Trace and Span Metadata in Datasets - Ability to add trace and span metadata to datasets for advanced agent evaluation, enabling more sophisticated evaluation workflows
Tokens Breakdown Display - Display tokens breakdown (input/output) in the trace view, giving you detailed visibility into token usage for each span and trace
Binary (Boolean) Feedback Scores - New support for binary (Boolean) feedback scores, allowing you to capture simple yes/no or pass/fail evaluations

🎨 UX Improvements

We’ve made several user experience enhancements across the platform:

Improved Pretty Mode - Enhanced pretty mode for traces, threads, and annotation queues, making it easier to read and understand your data
Date Filtering for Traces, Threads, and Spans - Added date filtering capabilities, allowing you to focus on specific time ranges when analyzing your data
New Optimization Runs Section - Added a new optimization runs section to the home page, giving you quick access to your optimization results
Comet Debugger Mode - Added Comet Debugger Mode with app version and connectivity status, helping you troubleshoot issues and understand your application’s connection status.

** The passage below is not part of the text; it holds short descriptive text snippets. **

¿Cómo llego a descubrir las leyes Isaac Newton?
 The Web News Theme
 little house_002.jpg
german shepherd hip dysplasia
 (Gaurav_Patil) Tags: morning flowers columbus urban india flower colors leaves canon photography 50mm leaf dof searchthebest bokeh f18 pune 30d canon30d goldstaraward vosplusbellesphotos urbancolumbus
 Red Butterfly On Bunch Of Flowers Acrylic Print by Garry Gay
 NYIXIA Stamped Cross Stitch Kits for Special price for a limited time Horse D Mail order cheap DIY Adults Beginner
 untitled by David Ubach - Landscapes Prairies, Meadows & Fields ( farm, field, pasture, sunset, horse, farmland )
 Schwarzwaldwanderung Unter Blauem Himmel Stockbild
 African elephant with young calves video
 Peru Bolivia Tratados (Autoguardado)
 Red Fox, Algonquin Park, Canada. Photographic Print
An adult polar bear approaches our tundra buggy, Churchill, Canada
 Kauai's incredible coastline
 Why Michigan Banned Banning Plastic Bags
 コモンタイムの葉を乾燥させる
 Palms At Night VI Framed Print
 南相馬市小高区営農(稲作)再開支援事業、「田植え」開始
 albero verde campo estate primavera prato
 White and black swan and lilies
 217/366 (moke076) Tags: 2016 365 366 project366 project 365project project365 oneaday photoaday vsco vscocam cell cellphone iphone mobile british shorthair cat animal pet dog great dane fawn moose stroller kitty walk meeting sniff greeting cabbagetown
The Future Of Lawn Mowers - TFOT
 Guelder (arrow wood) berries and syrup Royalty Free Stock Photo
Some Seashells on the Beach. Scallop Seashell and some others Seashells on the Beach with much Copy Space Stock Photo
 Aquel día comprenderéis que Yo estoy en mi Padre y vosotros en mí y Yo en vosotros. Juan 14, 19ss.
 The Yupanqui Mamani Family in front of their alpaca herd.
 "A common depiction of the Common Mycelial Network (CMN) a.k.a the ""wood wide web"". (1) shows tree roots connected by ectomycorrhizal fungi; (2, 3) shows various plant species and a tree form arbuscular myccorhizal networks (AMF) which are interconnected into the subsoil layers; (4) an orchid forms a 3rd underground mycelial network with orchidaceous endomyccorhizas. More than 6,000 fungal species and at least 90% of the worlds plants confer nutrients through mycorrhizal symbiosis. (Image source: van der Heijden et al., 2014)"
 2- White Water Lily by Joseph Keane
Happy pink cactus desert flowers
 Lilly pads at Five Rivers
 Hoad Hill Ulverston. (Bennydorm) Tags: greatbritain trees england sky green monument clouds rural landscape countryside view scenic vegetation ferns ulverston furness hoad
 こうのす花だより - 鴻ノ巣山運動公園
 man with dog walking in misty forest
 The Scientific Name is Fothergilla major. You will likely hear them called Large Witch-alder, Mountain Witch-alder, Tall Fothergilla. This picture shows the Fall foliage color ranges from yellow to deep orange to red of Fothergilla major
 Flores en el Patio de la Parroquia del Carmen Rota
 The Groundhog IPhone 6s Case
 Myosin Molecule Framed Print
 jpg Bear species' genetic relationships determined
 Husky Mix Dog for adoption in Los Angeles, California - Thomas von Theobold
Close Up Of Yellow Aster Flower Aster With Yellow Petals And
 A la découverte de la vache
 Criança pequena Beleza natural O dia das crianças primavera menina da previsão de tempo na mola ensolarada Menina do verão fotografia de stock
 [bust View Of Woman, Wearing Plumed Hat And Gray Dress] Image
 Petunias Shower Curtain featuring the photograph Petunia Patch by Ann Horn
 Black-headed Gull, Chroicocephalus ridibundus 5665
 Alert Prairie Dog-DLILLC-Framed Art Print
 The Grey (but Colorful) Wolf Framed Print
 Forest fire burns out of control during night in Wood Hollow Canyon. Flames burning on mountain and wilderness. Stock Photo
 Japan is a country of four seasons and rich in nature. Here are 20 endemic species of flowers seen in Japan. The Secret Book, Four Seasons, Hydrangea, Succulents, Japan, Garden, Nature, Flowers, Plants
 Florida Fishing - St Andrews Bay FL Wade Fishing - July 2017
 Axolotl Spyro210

Read more about it here

Comet Debugger Mode showing RTT, connectivity status, and Opik version

And much more! 👉 See full commit log on GitHub

Releases: 1.8.98, 1.8.99, 1.8.100, 1.8.101, 1.8.102, 1.9.0, 1.9.1, 1.9.2, 1.9.3, 1.9.4, 1.9.5, 1.9.6, 1.9.7, 1.9.8, 1.9.9, 1.9.10, 1.9.11, 1.9.12, 1.9.13, 1.9.14, 1.9.15, 1.9.16, 1.9.17

November 4, 2025

Here are the most relevant improvements we’ve made since the last release:

🚨 Native Slack and PagerDuty Alerts

We now offer native Slack and PagerDuty alert integrations, eliminating the need for any middleware configuration. Set up alerts directly in Opik to receive notifications when important events happen in your workspace.

With native integrations, you can:

Configure Slack channels directly from Opik settings
Set up PagerDuty incidents without additional webhook setup
Receive real-time notifications for errors, feedback scores, and critical events
Streamline your monitoring workflow with built-in integrations

👉 Read the full docs here - Alerts Guide

🖼️ Multimodal LLM-as-a-Judge Support for Visual Evaluation

LLM as a Judge metrics can now evaluate traces that contain images when using vision-capable models. This is useful for:

Evaluating image generation quality - Assess the quality and relevance of generated images
Analyzing visual content in multimodal applications - Evaluate how well your application handles visual inputs
Validating image-based responses - Ensure your vision models produce accurate and relevant outputs

To reference image data from traces in your evaluation prompts:

In the prompt editor, click the “Images +” button to add an image variable
Map the image variable to the trace field containing image data using the Variable Mapping section

👉 Read more: Evaluating traces with images

✨ Prompt Generator & Improver

We’ve launched the Prompt Generator and Prompt Improver — two AI-powered tools that help you create and refine prompts faster, directly inside the Playground.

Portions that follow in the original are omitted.